My goal is to get the text:
27. The method according to claim 23 wherein...
How do I go about retrieving the text inside a tag that contains <?
. I believe they are called php short tags from googling it.
I am using a lxml, xpaths and they seem to just not register it as a tag or a node. I tried itertext() but that doesnt work as well.

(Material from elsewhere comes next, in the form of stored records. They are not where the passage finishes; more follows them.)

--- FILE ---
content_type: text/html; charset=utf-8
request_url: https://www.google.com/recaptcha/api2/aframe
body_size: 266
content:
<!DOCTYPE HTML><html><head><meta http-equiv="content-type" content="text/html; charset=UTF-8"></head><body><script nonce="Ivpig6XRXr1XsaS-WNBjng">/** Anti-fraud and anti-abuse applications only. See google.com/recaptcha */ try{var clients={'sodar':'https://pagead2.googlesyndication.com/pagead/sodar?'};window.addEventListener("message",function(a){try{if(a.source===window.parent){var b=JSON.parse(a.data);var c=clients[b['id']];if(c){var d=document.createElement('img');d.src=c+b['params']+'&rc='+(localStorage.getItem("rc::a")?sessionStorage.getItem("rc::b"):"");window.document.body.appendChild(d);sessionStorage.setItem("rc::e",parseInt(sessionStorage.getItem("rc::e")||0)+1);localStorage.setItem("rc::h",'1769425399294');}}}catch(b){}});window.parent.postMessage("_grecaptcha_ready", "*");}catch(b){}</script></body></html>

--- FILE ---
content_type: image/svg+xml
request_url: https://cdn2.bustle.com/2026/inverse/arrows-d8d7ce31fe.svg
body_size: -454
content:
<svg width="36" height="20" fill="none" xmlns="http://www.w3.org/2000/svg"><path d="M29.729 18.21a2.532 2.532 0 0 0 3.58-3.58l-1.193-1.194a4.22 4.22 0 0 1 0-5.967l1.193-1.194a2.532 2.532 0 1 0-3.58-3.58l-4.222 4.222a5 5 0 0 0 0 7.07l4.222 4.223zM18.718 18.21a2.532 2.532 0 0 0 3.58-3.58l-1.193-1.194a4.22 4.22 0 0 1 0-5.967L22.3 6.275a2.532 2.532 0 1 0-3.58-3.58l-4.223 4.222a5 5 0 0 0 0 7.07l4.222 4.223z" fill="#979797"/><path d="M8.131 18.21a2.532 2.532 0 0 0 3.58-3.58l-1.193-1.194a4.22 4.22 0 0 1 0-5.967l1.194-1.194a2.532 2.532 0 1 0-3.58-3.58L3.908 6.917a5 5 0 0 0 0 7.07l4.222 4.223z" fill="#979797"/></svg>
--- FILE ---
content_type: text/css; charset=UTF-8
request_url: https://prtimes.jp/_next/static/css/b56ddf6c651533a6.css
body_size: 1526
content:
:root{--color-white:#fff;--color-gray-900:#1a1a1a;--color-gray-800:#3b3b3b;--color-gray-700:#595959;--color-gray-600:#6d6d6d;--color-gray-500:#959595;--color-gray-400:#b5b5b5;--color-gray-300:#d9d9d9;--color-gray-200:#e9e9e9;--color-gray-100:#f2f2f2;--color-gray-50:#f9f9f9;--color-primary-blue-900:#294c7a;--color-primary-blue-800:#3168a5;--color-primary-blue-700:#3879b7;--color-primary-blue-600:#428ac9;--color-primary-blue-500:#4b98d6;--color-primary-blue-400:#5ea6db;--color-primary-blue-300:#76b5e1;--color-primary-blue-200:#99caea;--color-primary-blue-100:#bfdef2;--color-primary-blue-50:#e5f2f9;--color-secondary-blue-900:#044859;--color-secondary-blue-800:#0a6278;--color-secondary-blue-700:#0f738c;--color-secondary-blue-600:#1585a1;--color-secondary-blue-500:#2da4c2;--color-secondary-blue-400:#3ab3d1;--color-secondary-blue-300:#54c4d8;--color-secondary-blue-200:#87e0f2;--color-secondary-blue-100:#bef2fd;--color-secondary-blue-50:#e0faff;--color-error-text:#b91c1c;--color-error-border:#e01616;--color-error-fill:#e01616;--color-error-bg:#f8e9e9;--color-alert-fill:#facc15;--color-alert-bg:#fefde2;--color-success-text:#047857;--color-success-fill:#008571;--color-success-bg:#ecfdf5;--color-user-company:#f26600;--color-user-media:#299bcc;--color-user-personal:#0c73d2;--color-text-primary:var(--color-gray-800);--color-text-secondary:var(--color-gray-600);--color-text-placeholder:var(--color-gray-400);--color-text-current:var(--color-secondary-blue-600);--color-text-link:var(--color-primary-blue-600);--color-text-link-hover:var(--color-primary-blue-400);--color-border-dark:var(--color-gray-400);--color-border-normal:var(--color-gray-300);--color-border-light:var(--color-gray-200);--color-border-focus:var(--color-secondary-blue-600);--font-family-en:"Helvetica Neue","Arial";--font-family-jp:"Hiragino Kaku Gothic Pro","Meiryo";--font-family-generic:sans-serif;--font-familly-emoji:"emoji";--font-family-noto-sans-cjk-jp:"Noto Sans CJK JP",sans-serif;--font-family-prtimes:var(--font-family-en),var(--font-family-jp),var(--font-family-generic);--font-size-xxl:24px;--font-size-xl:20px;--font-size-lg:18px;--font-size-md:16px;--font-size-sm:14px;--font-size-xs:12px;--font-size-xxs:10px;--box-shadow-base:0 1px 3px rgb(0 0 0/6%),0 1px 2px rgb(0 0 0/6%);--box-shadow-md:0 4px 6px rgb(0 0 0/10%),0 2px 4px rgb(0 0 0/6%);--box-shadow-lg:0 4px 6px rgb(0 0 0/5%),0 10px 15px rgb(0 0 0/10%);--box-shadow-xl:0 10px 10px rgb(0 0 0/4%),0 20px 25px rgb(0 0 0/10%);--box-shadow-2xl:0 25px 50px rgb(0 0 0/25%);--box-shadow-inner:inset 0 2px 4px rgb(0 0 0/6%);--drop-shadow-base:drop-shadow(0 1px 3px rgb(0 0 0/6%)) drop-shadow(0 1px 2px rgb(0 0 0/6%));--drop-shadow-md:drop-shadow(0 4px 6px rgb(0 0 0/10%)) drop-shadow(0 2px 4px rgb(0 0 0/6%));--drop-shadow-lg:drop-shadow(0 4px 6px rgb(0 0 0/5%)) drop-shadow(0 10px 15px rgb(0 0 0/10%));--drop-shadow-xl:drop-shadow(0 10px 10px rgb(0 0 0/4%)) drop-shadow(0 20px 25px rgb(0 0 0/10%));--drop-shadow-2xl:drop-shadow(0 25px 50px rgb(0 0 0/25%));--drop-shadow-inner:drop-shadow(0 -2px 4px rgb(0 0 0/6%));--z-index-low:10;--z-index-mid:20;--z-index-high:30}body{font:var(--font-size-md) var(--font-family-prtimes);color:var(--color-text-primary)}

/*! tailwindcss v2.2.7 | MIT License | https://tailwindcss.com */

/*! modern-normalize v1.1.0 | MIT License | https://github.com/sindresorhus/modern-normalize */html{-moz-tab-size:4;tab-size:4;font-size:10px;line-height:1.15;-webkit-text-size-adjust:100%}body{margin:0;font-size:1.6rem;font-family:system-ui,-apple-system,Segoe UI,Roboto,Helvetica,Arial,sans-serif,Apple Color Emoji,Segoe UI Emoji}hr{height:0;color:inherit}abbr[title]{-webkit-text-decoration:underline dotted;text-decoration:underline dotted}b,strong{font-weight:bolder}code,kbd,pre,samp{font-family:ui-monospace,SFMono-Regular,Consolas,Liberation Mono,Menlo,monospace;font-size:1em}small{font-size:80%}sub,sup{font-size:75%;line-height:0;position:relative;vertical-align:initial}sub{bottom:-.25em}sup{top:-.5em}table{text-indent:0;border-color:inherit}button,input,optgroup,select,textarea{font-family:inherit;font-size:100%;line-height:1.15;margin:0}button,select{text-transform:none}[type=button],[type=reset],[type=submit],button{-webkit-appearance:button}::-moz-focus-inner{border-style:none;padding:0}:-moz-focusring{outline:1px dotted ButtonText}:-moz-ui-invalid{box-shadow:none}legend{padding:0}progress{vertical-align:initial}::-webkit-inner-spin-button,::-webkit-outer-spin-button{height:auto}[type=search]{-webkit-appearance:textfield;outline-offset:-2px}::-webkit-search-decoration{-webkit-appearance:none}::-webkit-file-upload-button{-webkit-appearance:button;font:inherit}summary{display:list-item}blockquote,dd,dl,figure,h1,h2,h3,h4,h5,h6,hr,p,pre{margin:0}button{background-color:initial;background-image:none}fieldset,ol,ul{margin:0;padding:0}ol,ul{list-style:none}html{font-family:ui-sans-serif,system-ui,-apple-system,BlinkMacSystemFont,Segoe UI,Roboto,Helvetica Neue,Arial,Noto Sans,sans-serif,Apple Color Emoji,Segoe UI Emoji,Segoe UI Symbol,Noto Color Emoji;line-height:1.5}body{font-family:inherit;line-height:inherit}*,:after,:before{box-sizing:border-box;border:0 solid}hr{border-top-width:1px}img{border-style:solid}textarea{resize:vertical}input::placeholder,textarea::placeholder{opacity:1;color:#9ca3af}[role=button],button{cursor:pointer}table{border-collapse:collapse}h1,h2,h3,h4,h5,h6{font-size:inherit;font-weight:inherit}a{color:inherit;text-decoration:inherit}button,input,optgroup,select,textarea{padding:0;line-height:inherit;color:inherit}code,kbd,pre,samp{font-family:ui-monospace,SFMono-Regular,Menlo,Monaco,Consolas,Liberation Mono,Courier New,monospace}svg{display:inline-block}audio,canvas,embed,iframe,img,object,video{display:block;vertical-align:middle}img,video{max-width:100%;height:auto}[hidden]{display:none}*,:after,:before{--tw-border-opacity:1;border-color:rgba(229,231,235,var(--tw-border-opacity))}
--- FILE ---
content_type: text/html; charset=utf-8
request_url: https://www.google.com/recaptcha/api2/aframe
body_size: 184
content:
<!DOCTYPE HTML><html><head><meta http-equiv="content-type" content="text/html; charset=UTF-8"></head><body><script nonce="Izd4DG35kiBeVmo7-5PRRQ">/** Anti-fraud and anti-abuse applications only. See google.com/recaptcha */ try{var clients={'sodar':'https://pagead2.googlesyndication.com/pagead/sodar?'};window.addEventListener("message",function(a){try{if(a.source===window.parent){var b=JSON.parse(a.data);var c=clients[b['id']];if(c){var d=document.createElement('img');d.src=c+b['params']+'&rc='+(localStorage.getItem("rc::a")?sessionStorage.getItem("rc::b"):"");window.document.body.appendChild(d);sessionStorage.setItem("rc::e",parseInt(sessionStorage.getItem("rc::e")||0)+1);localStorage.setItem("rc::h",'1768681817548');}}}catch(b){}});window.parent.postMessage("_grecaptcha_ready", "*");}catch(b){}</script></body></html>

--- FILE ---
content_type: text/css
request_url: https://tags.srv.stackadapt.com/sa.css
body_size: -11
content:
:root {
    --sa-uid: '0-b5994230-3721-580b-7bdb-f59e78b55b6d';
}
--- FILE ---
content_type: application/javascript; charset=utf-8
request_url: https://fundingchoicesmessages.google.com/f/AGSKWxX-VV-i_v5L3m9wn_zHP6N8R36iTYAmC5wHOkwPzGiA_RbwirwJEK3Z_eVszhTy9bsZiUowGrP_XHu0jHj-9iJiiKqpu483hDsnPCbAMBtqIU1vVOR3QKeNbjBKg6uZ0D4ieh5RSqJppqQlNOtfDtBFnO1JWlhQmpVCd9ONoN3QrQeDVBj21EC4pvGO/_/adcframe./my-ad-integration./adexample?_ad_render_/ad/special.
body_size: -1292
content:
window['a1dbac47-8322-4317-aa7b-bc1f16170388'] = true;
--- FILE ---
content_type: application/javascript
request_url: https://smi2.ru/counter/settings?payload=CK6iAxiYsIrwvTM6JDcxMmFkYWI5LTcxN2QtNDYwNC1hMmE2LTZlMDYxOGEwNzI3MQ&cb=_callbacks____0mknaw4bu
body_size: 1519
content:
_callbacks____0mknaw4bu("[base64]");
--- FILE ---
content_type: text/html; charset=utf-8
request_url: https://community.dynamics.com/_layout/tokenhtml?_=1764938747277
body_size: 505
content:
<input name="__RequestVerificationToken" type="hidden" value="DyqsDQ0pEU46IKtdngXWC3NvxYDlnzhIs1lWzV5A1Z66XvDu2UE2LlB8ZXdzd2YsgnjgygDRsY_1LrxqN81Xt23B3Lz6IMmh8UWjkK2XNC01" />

<claim id="CLM-00027" num="00027">
<claim-text> <?insert-start id="REI-00005" date="20191203" ?>27. The method according to claim 23 wherein the amorphous metal is selected from the group consisting of Zr based alloys, Ti based alloys, Al based alloys, Fe based alloys, La based alloys, Cu based alloys, Mg based alloys, Pt based alloys, and Pd based alloys. <?insert-end id="REI-00005" ?></claim-text>
</claim>
Here's a piece of code that does that, using XPath to reach the deepest 'valid' tag, and then getchildren
and tail
to dive deeper from there all the way to the actual text.
import lxml
xml=""" <claim id="CLM-00027" num="00027">
<claim-text> <?insert-start id="REI-00005" date="20191203" ?>27. The method according to claim 23 wherein the amorphous metal is selected from the group consisting of Zr based alloys, Ti based alloys, Al based alloys, Fe based alloys, La based alloys, Cu based alloys, Mg based alloys, Pt based alloys, and Pd based alloys. <?insert-end id="REI-00005" ?></claim-text>
</claim>"""
root = lxml.etree.fromstring(xml)
e = root.xpath("/claim/claim-text")
res = e[0].getchildren()[0].tail
print(res)
Output:
'27. The method according to claim 23 wherein the amorphous metal is selected from the group consisting of Zr based alloys, Ti based alloys, Al based alloys, Fe based alloys, La based alloys, Cu based alloys, Mg based alloys, Pt based alloys, and Pd based alloys.